Esta última frase pertenece al himno de los Luises de Mágina. Lorencito se había puesto en pie, sin que la mano de Olga pudiera retenerlo. JD permanecía inmutable, aunque las puntas de sus dedos habían subido hasta la nariz. Hizo un gesto leve con la mano, como quien saca un pañuelo. Las puertas de aluminio se abrieron y cuatro guardaespaldas entraron en silencio en la habitación. Uno de ellos, que era rubio y de piel sonrosada, se dirigió a Lorencito.

– Vení conmigo, pibe, -le dijo-, que recién te preparé el electrodo. Vas a tostarte doradito como asado criollo. Le garanto al patrón que con jarabe de voltio vos lo tumbás cantando al gordo Pavarotti.

Ni la cara afable ni el típico acento porteño del guardaespaldas tranquilizaron a nuestro corresponsal, para quien sus palabras fueron tan incomprensibles como las letras de los tangos, aunque no por eso menos amenazadoras. Cuatro sicarios berroqueños se le aproximaban en círculo, ajustándose, con sincronizados ademanes, aros metálicos en los nudillos, mientras el impasible plutócrata, balanceándose con las piernas cruzadas en su sillón giratorio, se olía pensativamente las puntas de los dedos y bisbiseaba un Padrenuestro, que a Lorencito le sonó como un responso anticipado. Notaba, sin embargo, la novedad sorprendente de que no le sudaban las palmas de las manos ni le temblaba el labio superior: iba a ser torturado, tal vez asesinado, y no tenía miedo. Se volvió hacia Olga y no la vio en el sofá: pensó melancólicamente que en aquellos momentos finales de su vida le perdonaba todo el mal que le había hecho. El capitán de navío argentino lo tomó del brazo, diciéndole, “venga, che, apurate”, y él sintió que sus pies se afirmaban obstinadamente sobre el suelo: para moverlo tendrían que arrastrarlo. Entonces la voz de Olga sonó a sus espaldas.
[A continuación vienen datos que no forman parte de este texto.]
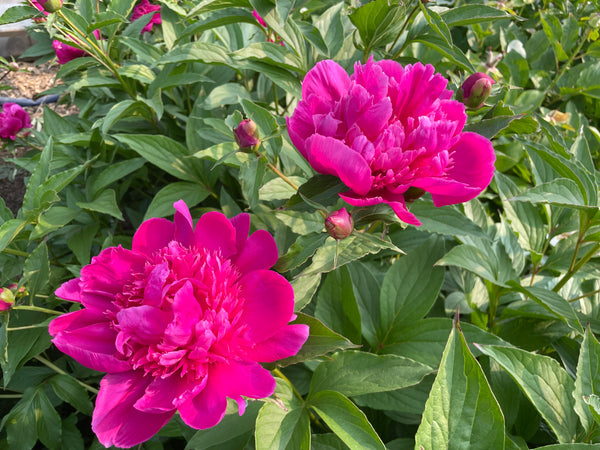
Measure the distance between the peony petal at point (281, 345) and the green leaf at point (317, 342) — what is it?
0.15ft

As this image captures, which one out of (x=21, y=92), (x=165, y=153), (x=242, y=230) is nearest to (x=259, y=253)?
(x=242, y=230)

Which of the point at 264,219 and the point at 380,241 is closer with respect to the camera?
the point at 380,241

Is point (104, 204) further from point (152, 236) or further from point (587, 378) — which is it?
point (587, 378)

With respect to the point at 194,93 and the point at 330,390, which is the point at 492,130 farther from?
the point at 194,93

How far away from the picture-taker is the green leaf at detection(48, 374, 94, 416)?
47.4 inches

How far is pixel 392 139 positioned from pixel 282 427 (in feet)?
1.78

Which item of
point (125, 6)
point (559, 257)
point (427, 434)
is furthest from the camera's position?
point (125, 6)

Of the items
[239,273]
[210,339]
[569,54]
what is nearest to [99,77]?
[239,273]

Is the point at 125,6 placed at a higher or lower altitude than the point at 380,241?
higher

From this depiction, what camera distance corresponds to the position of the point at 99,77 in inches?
60.3

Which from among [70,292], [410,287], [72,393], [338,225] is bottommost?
[72,393]

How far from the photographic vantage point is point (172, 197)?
1.29 metres

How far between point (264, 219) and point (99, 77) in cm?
84

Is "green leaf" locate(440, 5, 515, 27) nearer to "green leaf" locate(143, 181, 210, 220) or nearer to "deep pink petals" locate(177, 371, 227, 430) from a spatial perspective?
"green leaf" locate(143, 181, 210, 220)
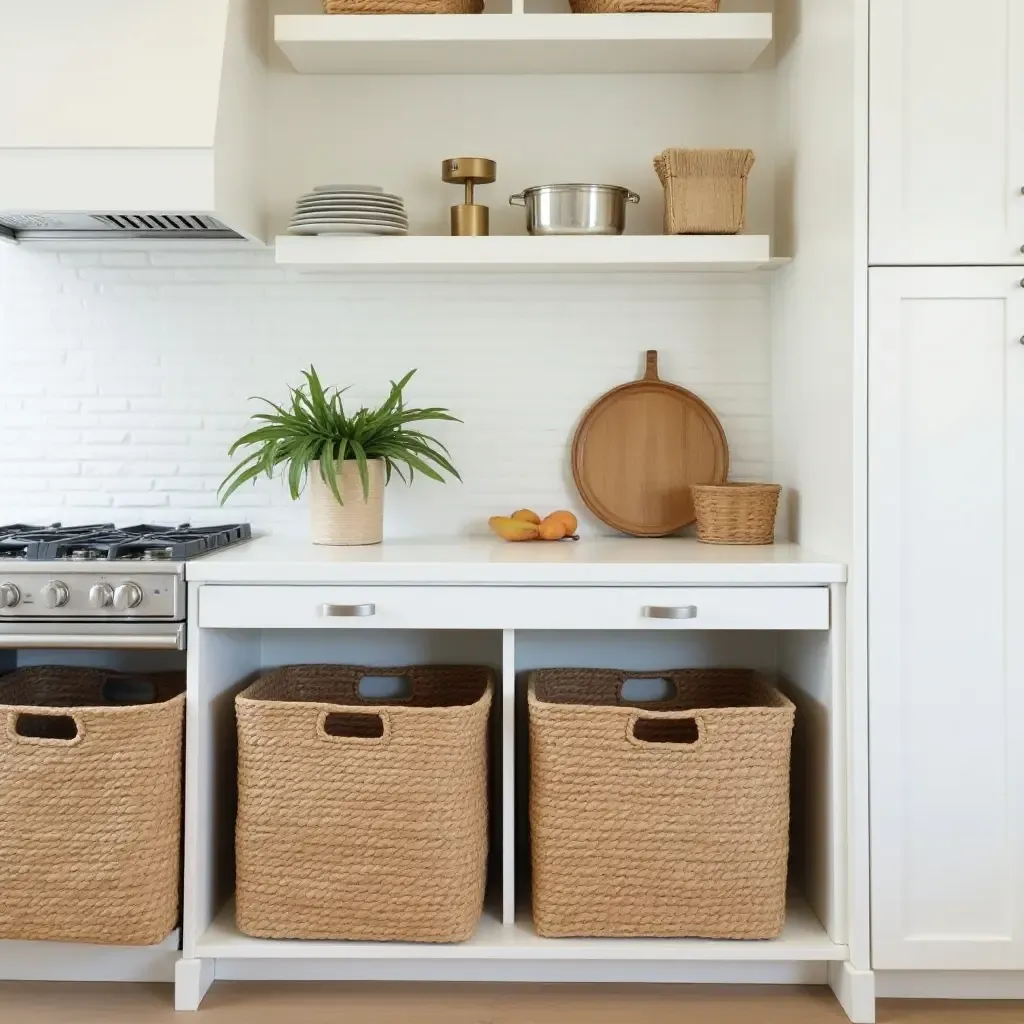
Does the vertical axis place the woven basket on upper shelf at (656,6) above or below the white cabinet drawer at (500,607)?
above

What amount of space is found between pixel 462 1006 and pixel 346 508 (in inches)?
45.6

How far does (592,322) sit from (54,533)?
1.49 m

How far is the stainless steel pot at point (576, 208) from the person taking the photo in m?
2.62

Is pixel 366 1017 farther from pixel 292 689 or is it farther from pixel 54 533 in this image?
pixel 54 533

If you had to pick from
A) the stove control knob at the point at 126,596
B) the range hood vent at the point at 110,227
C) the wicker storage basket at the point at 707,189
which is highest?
the wicker storage basket at the point at 707,189

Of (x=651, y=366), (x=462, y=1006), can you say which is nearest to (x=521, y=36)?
(x=651, y=366)

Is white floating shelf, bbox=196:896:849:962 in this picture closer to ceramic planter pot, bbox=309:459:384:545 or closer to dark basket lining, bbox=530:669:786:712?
dark basket lining, bbox=530:669:786:712

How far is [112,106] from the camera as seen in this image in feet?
7.84

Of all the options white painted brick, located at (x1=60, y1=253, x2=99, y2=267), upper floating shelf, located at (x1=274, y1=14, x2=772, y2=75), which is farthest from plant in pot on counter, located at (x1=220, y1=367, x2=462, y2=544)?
upper floating shelf, located at (x1=274, y1=14, x2=772, y2=75)

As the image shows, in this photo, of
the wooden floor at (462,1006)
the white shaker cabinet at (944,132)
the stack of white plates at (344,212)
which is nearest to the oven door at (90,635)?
the wooden floor at (462,1006)

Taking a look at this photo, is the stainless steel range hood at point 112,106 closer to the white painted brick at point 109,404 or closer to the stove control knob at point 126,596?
the white painted brick at point 109,404

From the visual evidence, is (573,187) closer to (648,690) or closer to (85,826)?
(648,690)

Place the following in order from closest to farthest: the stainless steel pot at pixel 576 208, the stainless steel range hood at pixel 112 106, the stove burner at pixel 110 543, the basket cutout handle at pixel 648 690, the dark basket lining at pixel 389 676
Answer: the stove burner at pixel 110 543, the stainless steel range hood at pixel 112 106, the stainless steel pot at pixel 576 208, the dark basket lining at pixel 389 676, the basket cutout handle at pixel 648 690

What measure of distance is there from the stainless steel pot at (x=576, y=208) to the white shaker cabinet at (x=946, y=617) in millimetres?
732
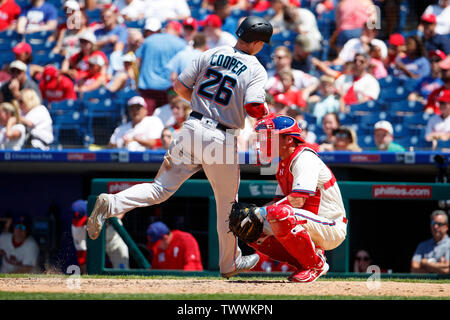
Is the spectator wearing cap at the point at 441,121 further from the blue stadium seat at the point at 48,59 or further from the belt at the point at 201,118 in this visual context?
the blue stadium seat at the point at 48,59

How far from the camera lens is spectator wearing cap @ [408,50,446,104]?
923cm

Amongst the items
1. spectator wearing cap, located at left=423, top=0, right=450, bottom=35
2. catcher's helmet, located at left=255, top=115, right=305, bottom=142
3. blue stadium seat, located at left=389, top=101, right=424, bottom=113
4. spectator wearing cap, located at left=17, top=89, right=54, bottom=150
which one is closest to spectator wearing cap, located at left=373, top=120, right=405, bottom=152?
blue stadium seat, located at left=389, top=101, right=424, bottom=113

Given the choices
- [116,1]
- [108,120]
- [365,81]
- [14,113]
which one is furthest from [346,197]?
[116,1]

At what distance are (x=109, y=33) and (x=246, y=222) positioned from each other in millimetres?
6723

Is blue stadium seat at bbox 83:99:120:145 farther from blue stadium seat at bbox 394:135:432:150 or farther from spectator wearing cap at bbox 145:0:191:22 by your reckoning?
blue stadium seat at bbox 394:135:432:150

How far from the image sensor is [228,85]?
4988mm

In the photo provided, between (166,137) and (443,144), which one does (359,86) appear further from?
(166,137)

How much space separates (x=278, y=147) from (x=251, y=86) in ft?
1.39

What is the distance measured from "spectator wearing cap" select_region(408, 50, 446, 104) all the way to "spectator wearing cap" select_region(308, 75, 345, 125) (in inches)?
35.0

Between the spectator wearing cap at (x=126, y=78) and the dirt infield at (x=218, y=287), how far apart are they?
4.98 metres

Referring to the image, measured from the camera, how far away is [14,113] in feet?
30.1

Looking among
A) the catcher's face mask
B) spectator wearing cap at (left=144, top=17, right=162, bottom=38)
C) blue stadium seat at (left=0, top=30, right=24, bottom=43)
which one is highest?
blue stadium seat at (left=0, top=30, right=24, bottom=43)

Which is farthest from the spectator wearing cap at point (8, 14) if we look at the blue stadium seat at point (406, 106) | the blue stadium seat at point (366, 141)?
the blue stadium seat at point (406, 106)
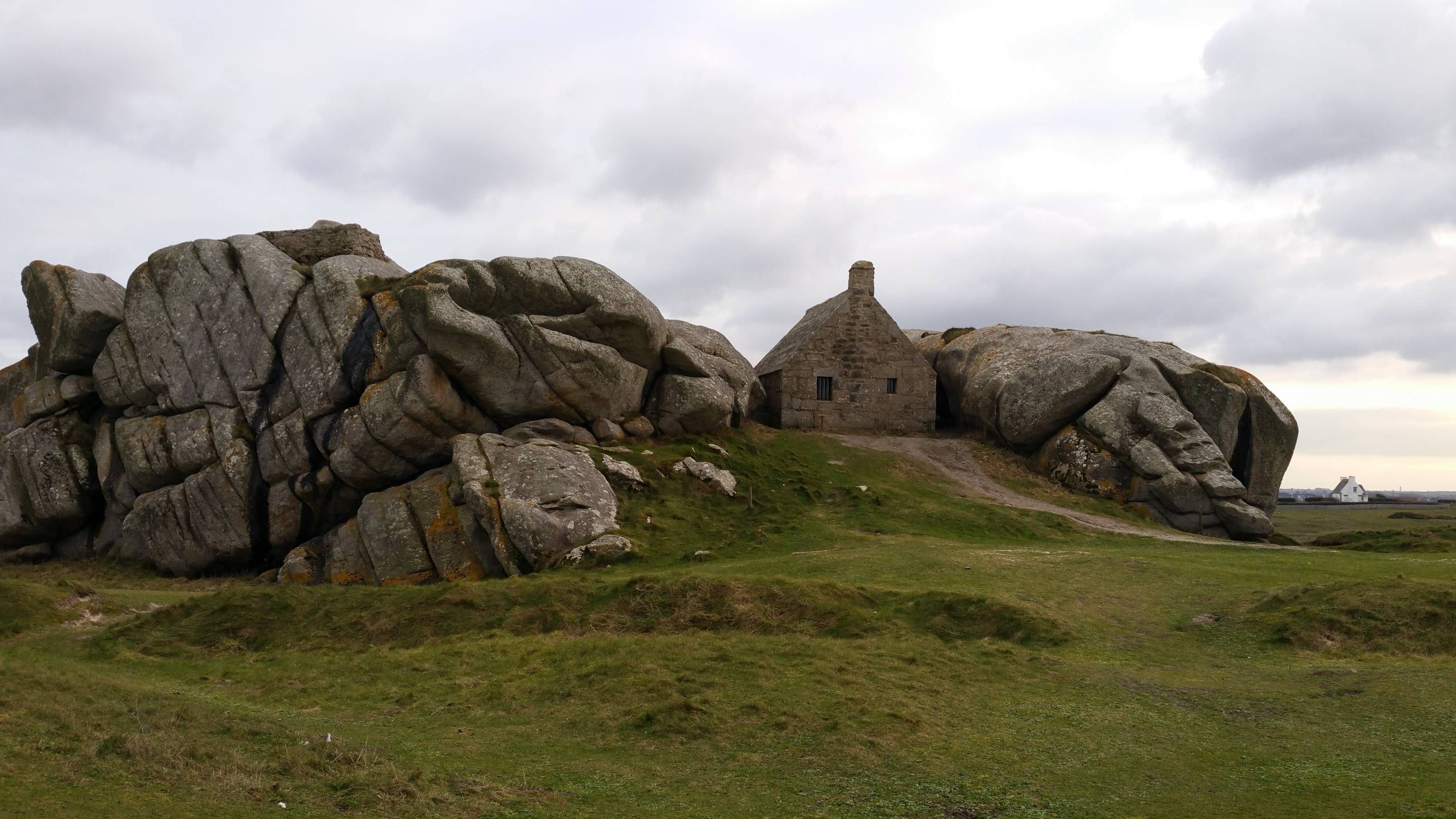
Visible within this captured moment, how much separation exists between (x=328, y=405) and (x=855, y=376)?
25171mm

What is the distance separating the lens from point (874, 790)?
43.0 ft

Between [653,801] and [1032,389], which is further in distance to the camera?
[1032,389]

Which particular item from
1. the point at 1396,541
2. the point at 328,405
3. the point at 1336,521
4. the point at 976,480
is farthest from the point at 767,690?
the point at 1336,521

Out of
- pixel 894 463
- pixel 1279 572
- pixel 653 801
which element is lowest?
pixel 653 801

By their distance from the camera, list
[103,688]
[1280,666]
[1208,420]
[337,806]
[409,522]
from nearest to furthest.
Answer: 1. [337,806]
2. [103,688]
3. [1280,666]
4. [409,522]
5. [1208,420]

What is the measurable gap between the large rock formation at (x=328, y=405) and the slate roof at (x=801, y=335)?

– Suéltelo, -dijo-. Apártense todos de la puerta. Él y yo saldremos ahora y ninguno de ustedes va a detenernos.

Todos se volvieron, incluso el implacable multimillonario, cuya serenidad se descompuso con un gesto de estupor y de alarma. En la mano izquierda Olga esgrimía su pistola. En la derecha, entre el pulgar y el índice, agitaba como una ampolla medicinal la reliquia de Santa Cunegunda mártir.

– Déme eso inmediatamente, -el magnate extendía hacia ella una mano temblorosa-. Démelo. Ahora. Es muy frágil. Extremadamente.

– No se acerque, -tampoco Olga levantó la voz, pero sí el cañón de la pistola-. Sería muy fácil que se me cayera. Imagínese, se rompería en este suelo de mármol, y adiós sangre licuada de Santa Cunegunda. Lauren, ponte a mi lado. Estos señores tan amables van a dejarnos salir hasta la calle, sin un mal modo ni una mala palabra, no vaya a caérseme este frasco de cristal tan delicado.